Thanks Steve,

I have gone through it's documentation, i did not get any idea how to install it. Can you help me?

On Mon, Aug 15, 2016 at 4:23 PM, Steve Loughran <stevel@hortonworks.com> wrote:

On 15 Aug 2016, at 08:29, Aneela Saleem <aneela@platalytics.com> wrote:

Thanks Jacek!

I have already set hbase.security.authentication property set to kerberos, since Hbase with kerberos is working fine. 

I tested again after correcting the typo but got same error. Following is the code, Please have a look:

System.setProperty("java.security.krb5.conf", "/etc/krb5.conf");
System.setProperty("java.security.auth.login.config", "/etc/hbase/conf/zk-jaas.conf");
val hconf = HBaseConfiguration.create()
val tableName = "emp"
hconf.set("hbase.zookeeper.quorum", "hadoop-master")
hconf.set(TableInputFormat.INPUT_TABLE, tableName)
hconf.set("hbase.zookeeper.property.clientPort", "2181")
hconf.set("hbase.master", "hadoop-master:60000")
hconf.set("hadoop.security.authentication", "kerberos")
hconf.addResource(new Path("/etc/hbase/conf/core-site.xml"))
hconf.addResource(new Path("/etc/hbase/conf/hbase-site.xml"))

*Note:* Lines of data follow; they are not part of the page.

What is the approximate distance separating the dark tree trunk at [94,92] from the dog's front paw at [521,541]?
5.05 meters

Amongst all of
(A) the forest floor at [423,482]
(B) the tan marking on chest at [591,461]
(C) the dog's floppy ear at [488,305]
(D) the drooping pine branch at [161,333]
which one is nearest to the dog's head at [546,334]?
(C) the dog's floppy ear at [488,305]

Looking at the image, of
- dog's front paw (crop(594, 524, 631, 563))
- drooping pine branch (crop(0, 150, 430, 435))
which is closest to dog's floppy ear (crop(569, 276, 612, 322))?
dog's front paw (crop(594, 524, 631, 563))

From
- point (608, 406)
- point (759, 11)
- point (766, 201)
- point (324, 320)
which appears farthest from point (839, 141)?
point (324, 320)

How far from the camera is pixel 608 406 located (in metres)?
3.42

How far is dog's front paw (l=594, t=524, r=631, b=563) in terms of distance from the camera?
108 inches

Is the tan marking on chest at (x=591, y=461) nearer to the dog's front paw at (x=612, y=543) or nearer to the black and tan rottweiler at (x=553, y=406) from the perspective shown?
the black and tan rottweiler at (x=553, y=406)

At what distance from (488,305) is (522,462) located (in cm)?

spark should be automatically picking those up from the classpath; adding them to your  own hconf isn't going to have any effect on the hbase config used to extract the hbase token on Yarn app launch. That all needs to be set up at the time the Spark cluster/app is launched. If you are running 

There's a little diagnostics tool, kdiag, which will be in future Hadoop versions —It's available as a standalone JAR for others to use


This may help verify things like your keytab/login details


val conf = new SparkConf()
conf.set("spark.yarn.security.tokens.hbase.enabled", "true")
conf.set("spark.authenticate", "true")
conf.set("spark.authenticate.secret","None")
val sc = new SparkContext(conf)
val hBaseRDD = sc.newAPIHadoopRDD(hconf, classOf[TableInputFormat],
classOf[org.apache.hadoop.hbase.io.ImmutableBytesWritable],
classOf[org.apache.hadoop.hbase.client.Result])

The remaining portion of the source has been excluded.